Set down exactly the lines in the records below that run from the line with "iRobot - 美品 ルンバe5使用3回 ロボット掃除機" to the line with "世界名作劇場・完結版 赤毛のアン[DVD]", inclusive, and nothing more.

*Extracted records:*
- - - - - - -

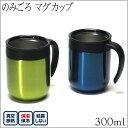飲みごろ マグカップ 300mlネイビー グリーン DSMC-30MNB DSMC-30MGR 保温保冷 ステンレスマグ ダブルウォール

- - - - - - -

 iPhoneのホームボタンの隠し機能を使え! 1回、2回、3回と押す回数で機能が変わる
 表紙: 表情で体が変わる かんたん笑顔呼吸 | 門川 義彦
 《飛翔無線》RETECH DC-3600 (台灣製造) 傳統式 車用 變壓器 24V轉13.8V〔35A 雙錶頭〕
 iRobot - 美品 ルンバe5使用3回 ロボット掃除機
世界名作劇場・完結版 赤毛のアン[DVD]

- - - - - - -

*Response area:*
 iRobot - 美品 ルンバe5使用3回 ロボット掃除機
世界名作劇場・完結版 赤毛のアン[DVD]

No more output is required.